As the world got hit by harsh lockdowns and significant human cost after the onset of the COVID-19 pandemic last year, there was a debate on which English language alphabet will the economic recovery look like.
The Indian economy was bouncing back smartly in the last two quarters of the financial year and it looked like settling on the letter ‘V’ after prognostications of dalliances with ‘K’, ‘L’, ‘U’ and even ‘W’.
But then the second wave of the pandemic starting in late February has brought the country to a halt yet again. Just as various investment banks and multilateral agencies were talking about a double-digit real gross domestic product (GDP) growth for financial year 2021-22, the ferocity of the second wave changed everything.
The month of April 2021 will be remembered as one of the lowest points in Indian history, as the second wave of the pandemic led by a rapacious mutant ravaged the country.

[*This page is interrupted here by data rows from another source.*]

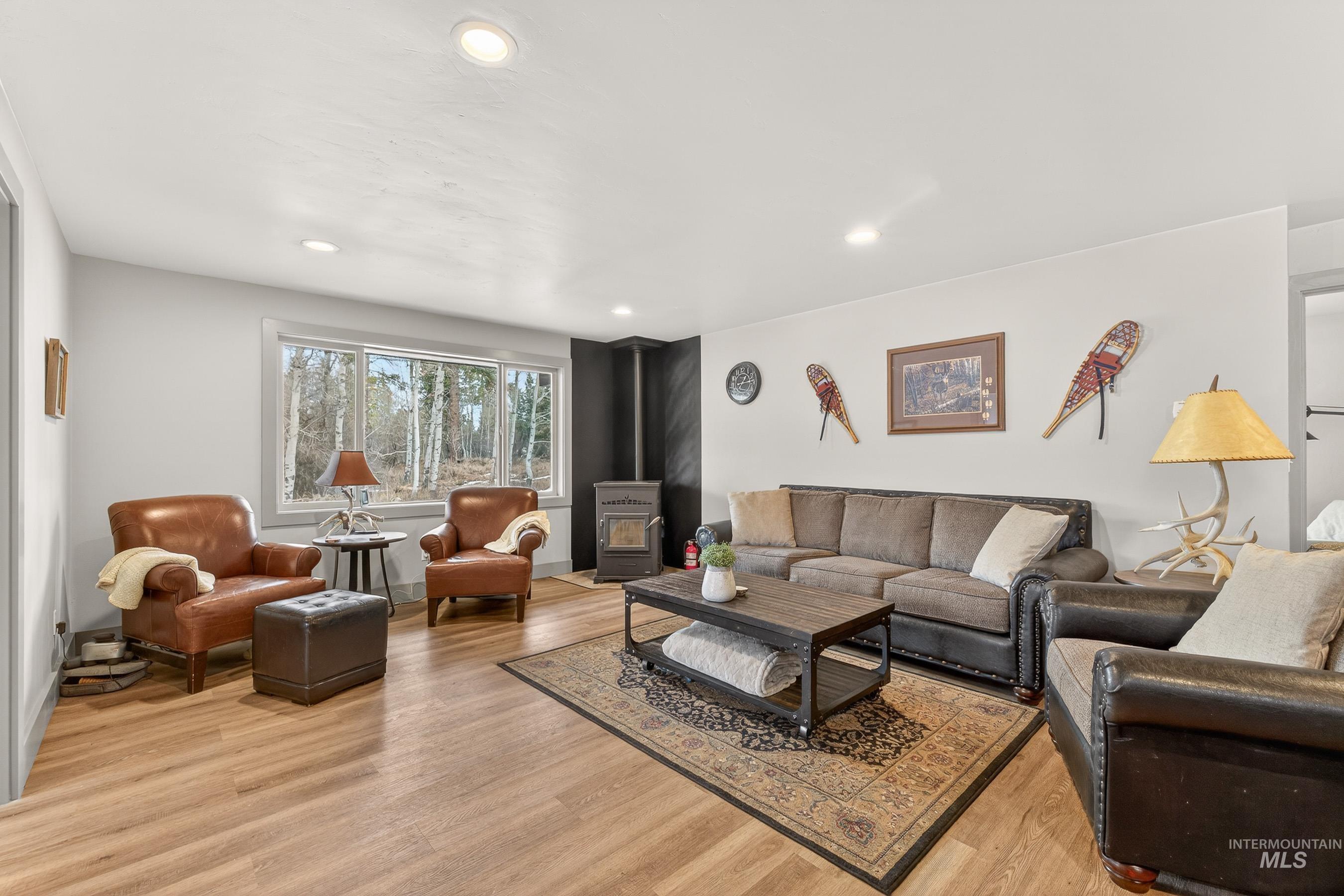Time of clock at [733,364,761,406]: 1:13
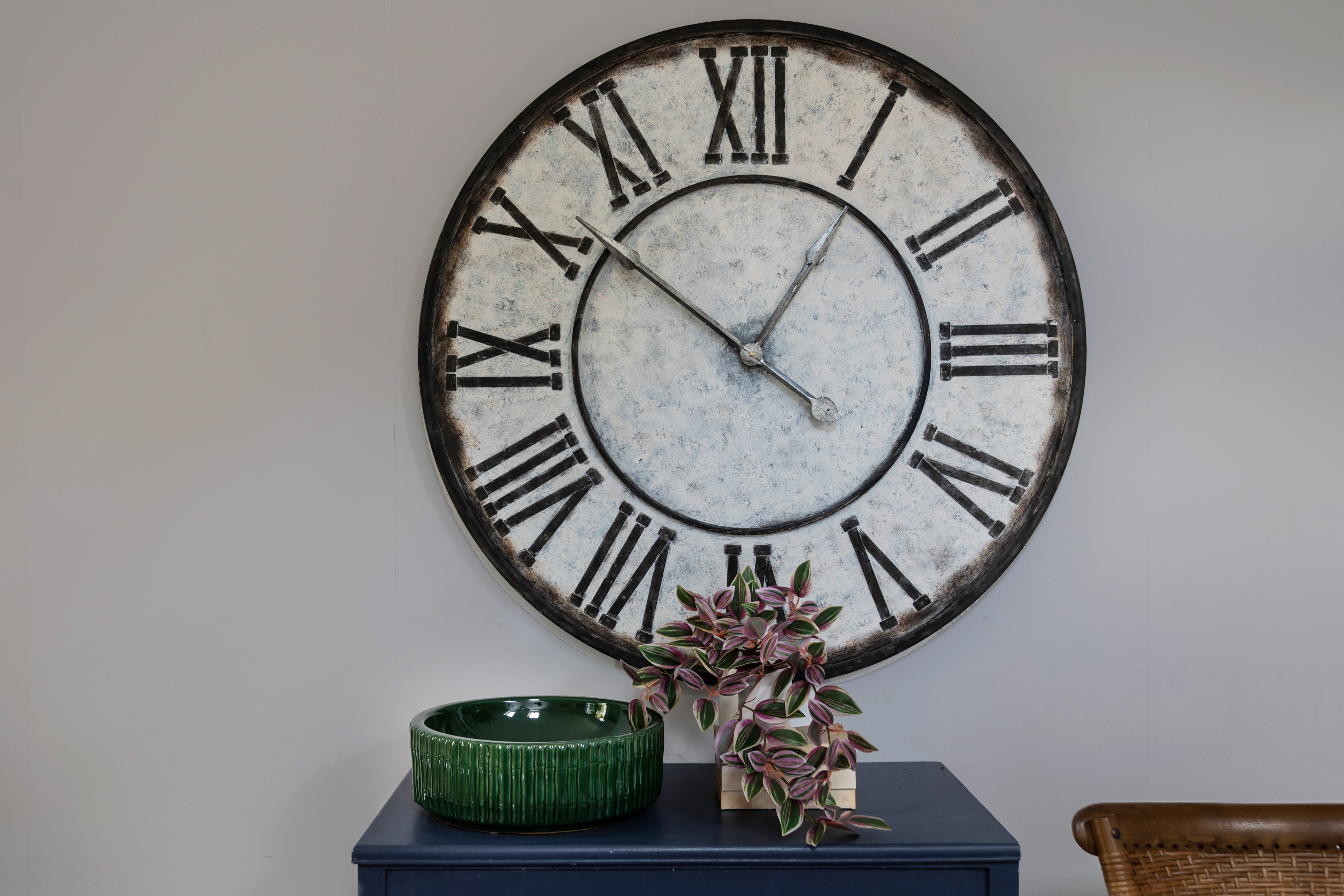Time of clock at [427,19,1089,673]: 12:51
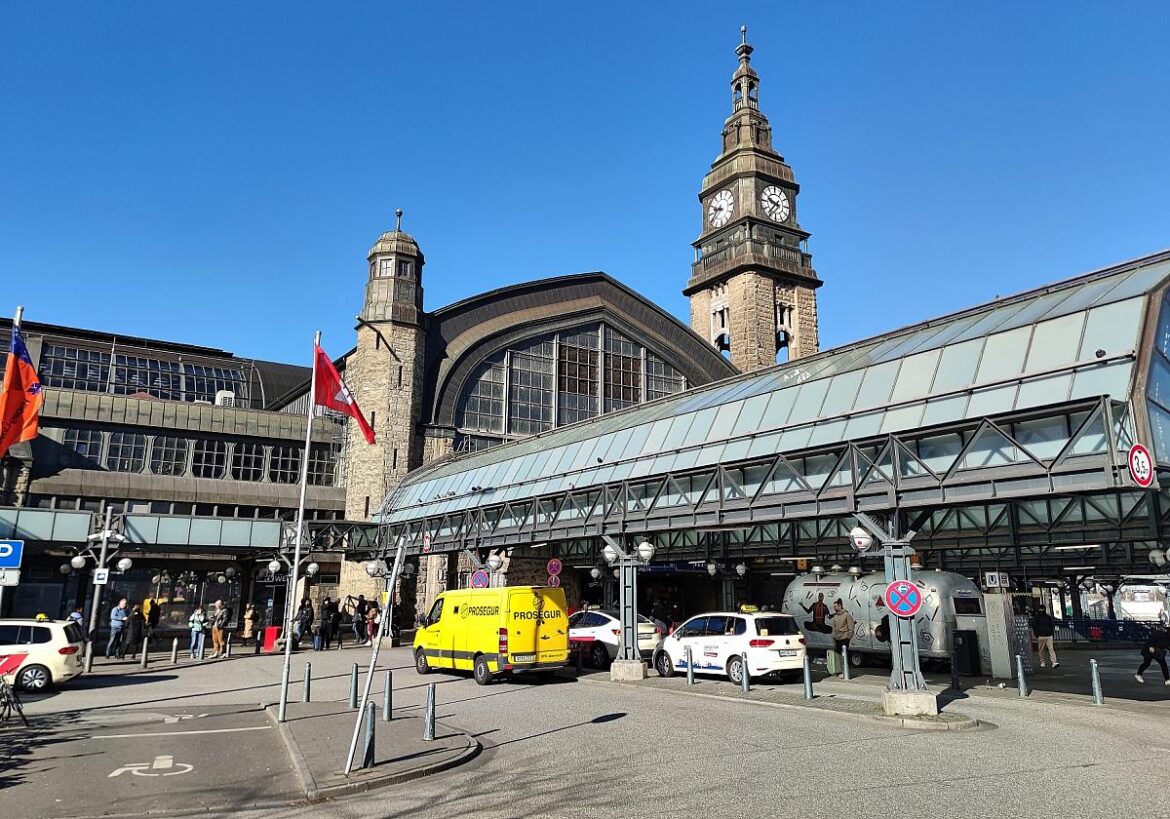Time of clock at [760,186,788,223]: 9:36
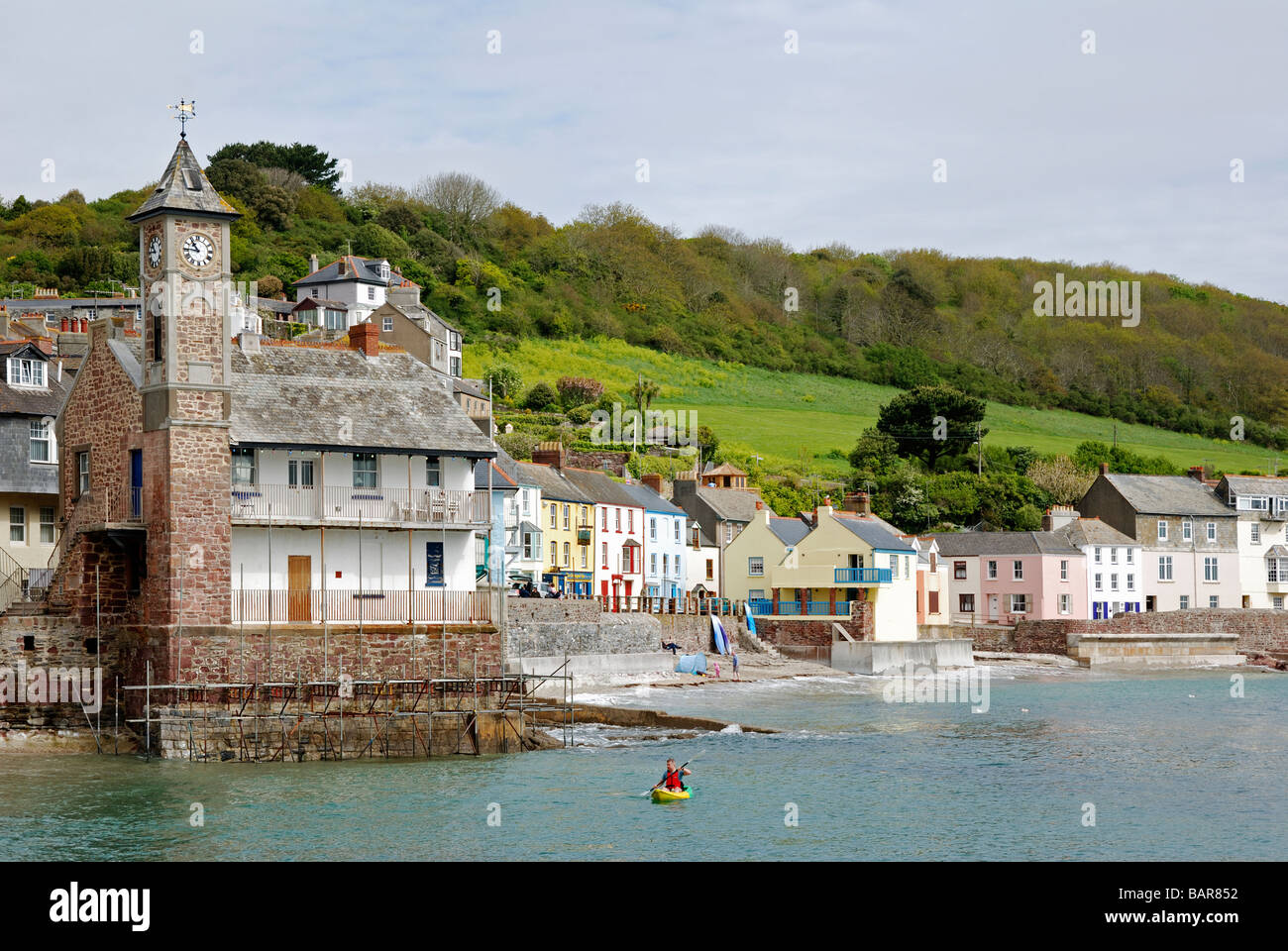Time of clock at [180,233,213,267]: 10:45
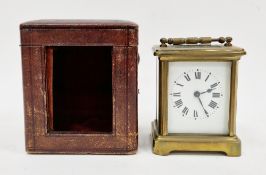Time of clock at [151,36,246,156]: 2:24
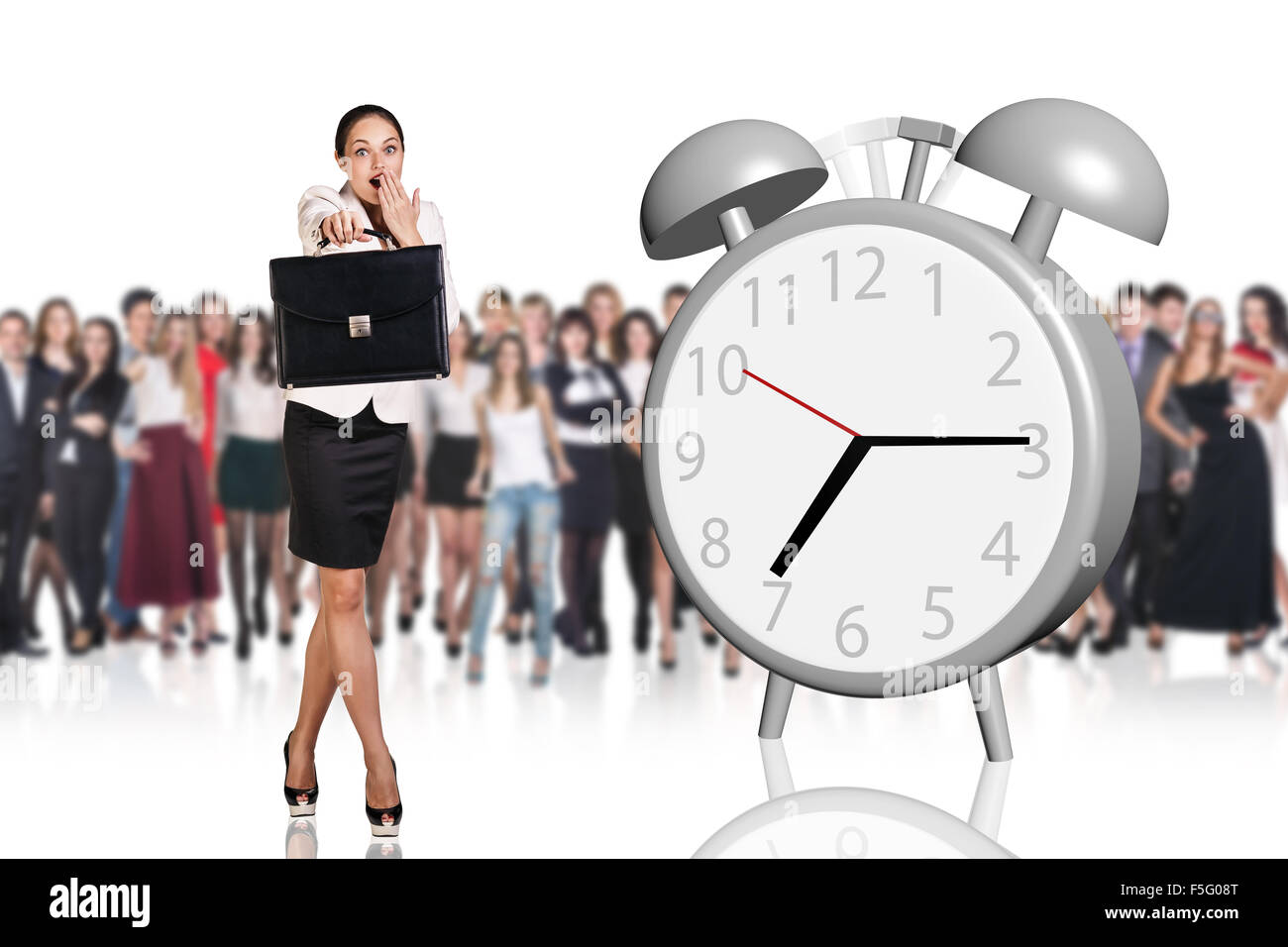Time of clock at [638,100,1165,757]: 7:15
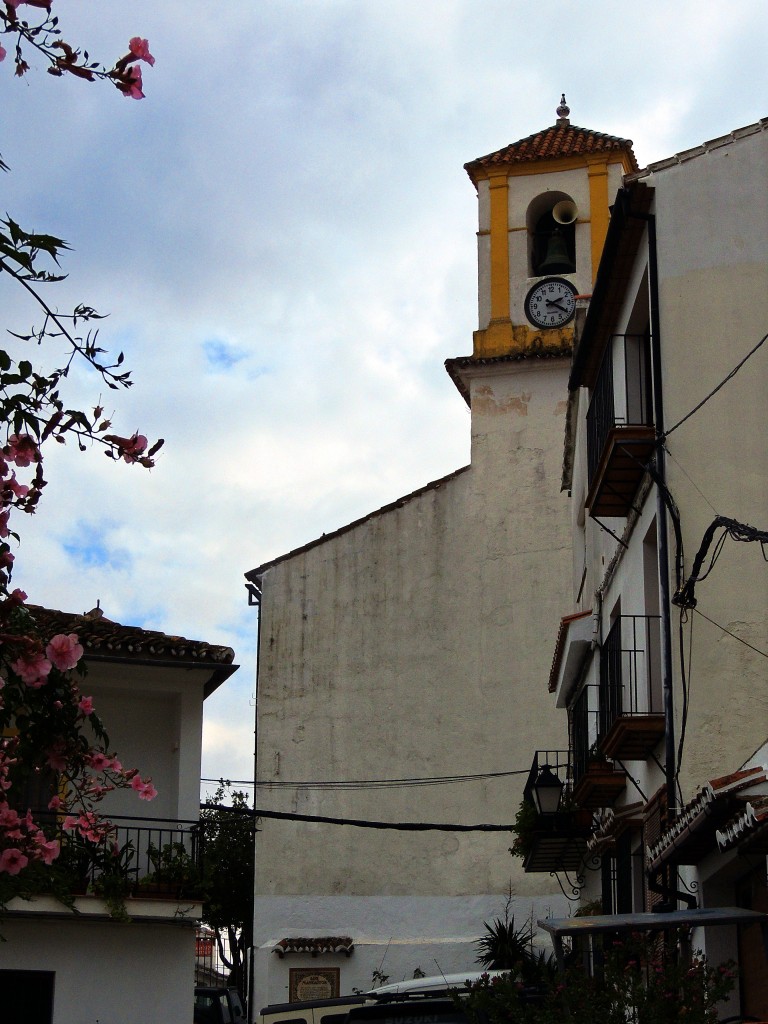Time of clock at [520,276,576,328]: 2:20
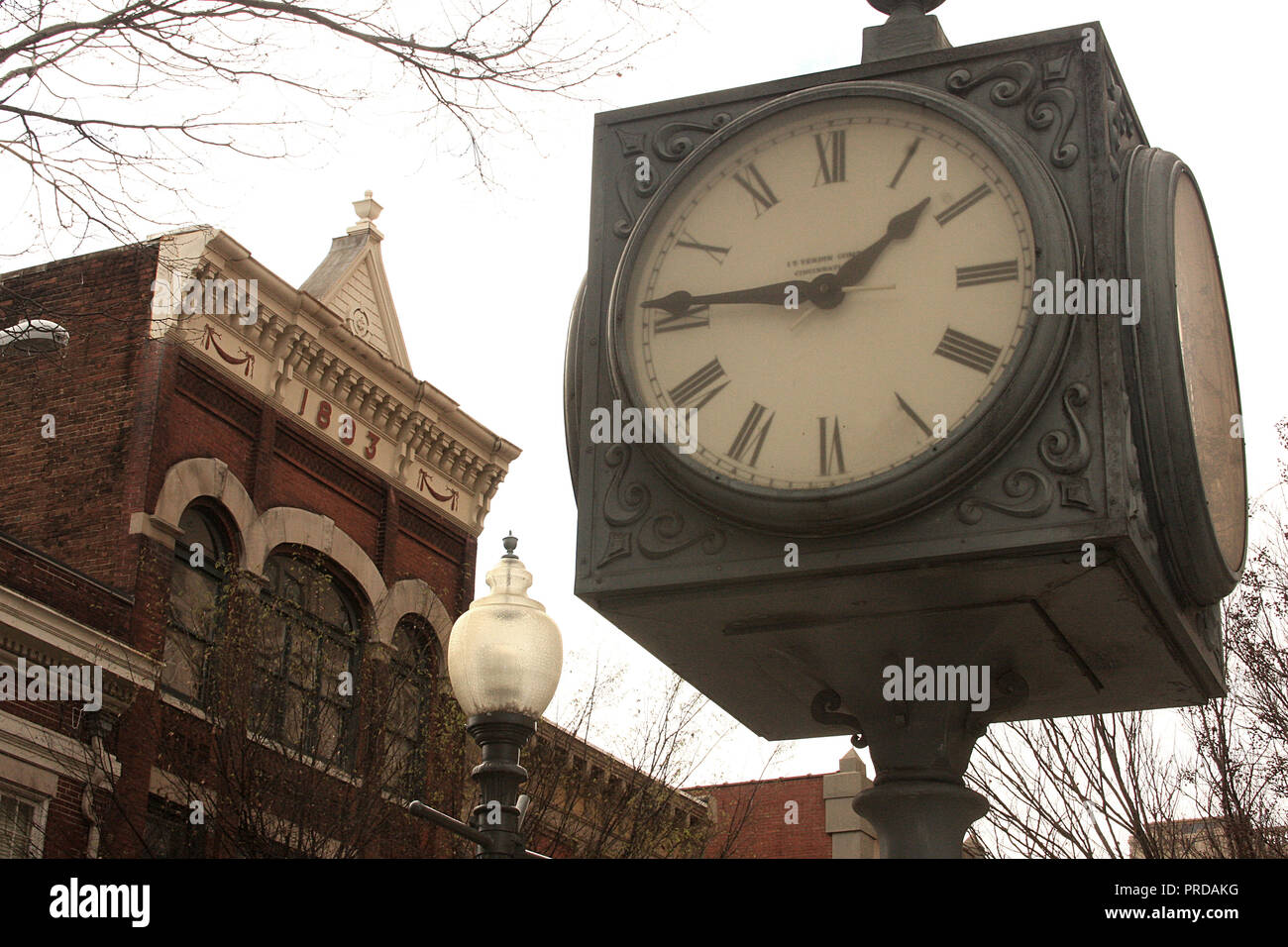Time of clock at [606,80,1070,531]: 1:45
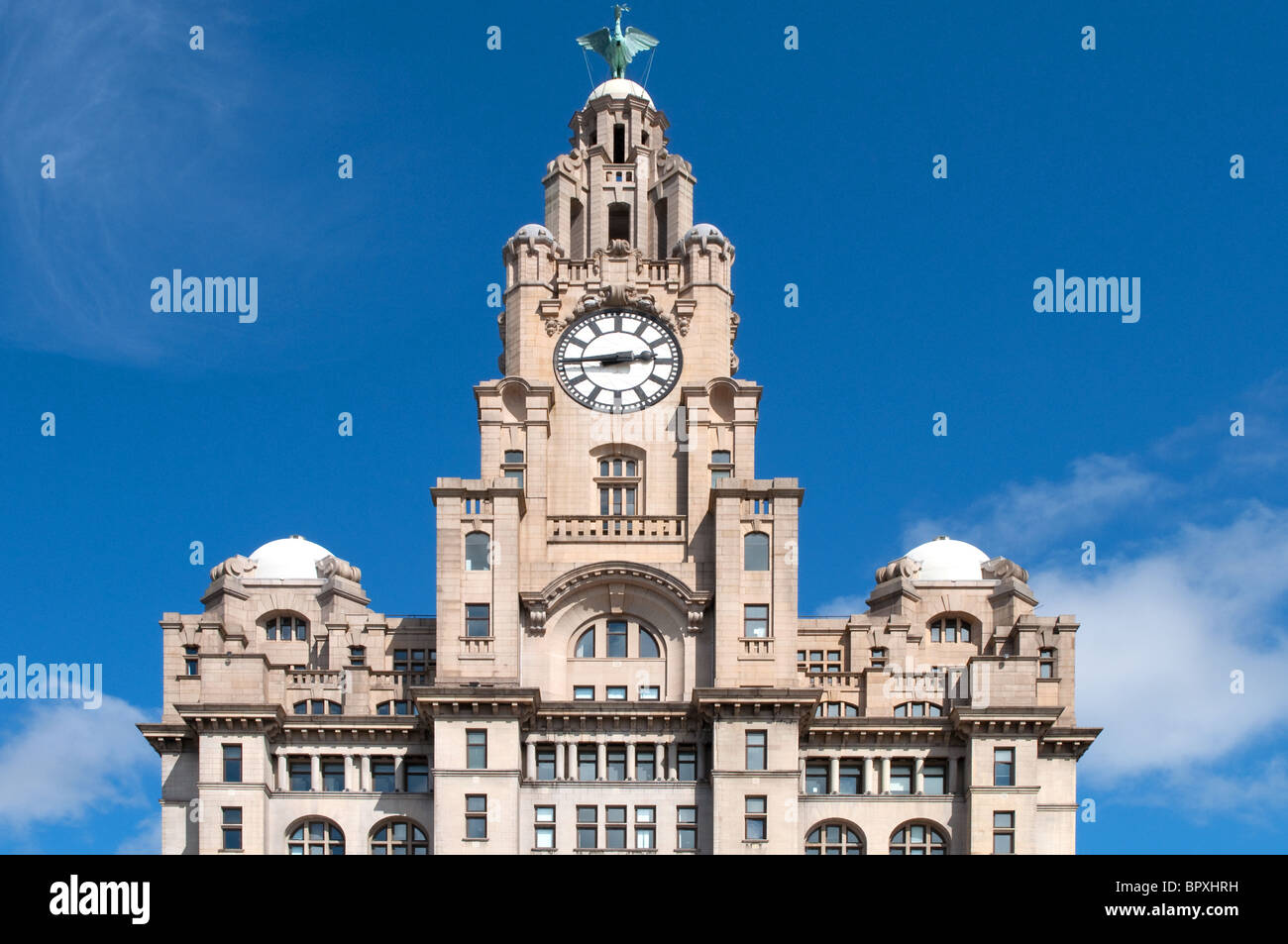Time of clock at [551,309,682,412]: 2:45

The healthcare infrastructure lagged the upsurge of the caseload by two to three weeks in most states, leading to unforgivable misery. While it will be very difficult to heal the micro-impact of the pandemic on individuals and families, a robust economic bounce-back is critical to the macro response.
The month of May has brought three encouraging pieces of news on the economic front.
Firstly, Indian exports in April 2021 touched $30 billion for a second successive month in a row. Exports had hit their highest-ever level of $34 billion earlier in March. This is significant, because Indian exports have struggled to cross the $30-billion monthly threshold for time immemorial.
There have been very few $30-billion export months for India and suddenly in the middle of the pandemic, we have got two in a row.
The best part about these two monthly sprints has been the fact that exports from sectors like pharmaceuticals, electronic equipment, machinery and engineering goods have done well, in addition to the traditional export areas like textiles, handicrafts, leather and chemicals.
Will Indian exports cross the $350-billion annual mark and perhaps nudge towards $400 billion? There is a long way to go, but the fact that there has been a broad-based sectoral improvement is a good sign.
Secondly, India received $83 billion in global remittances in 2020, remaining at the top of the list of remittance destination countries. When the first wave of the pandemic had struck, the World Bank had predicted a sharp drop of foreign exchange flows into India, pegging the potential downturn at 20%. As 2020 came to an end, the World Bank itself has estimated the remittances to be at $83 billion, a very small drop from 2019.
This inflow was important at two levels. First, it appears that despite a gloomy global economy, Indians and, more broadly, the people of Indian origin were largely able to hold on to their employment well enough to take care of their business and family interests in India.
Second, there was no curtailment by these people of Indian origin in their investment plans in India. Remittances from foreign countries are often used for asset purchases and financial investments in India, apart from meeting extant spending needs.
Despite a very sharp downtick in the economic activity in India, these investments seem to have largely been preserved.
Thirdly, India also attracted the highest ever foreign direct investment (FDI) in the financial year 2020-21. FDI equity inflows into India grew from $49 billion in the last financial year to $59 billion in 2020-21.
Total FDI, inclusive of reinvested earnings and other capital, grew 10% to $81 billion from $74 billion in 2019-20. These FDI inflows also signify investor confidence in the Indian economy for the long term.
The FDI came in a wide range of sectors like computer hardware and software, construction, infrastructure, pharmaceuticals and services. This is a positive sign as industries associated in manufacturing and design activities saw fresh investments, not just the traditional areas in the computing world.
The FDI flows also indicated that India will remain a destination for overseas firms to grow as a manufacturing location. This aspect assumes even more focus than ever in a world marred by supply chain volatility and uncertainty.
Even if China remains the undisputed global leader in manufacturing, many firms will employ a China-plus-one strategy or diversify new production lines elsewhere. In either scenario, India has a chance to gain and it appears that at least in some sectors, this process seems to be afoot.
With India aiming to attract new manufacturers in a host of sectors through production linked incentives (PLI), the trifecta of local market attractiveness, near-term investment boosting measures and the need to look beyond China for exports may finally be taking shape.
A strong economic revival remains sine qua non for the Indian government to emerge stronger out of the pandemic.
Expanding vaccination coverage may significantly slow down the pandemic but that stage is more than 8-10 months away for India. Meanwhile, the country has to co-exist with the virus and a critical ingredient of success will be return to economic normalcy.
The road ahead to recovery is peppered with complexity and ambiguity. The new financial year seems to have started on the right note. Fiscal policy interventions, new trade pacts and a rapid deployment of the planned PLI program will remain key to success.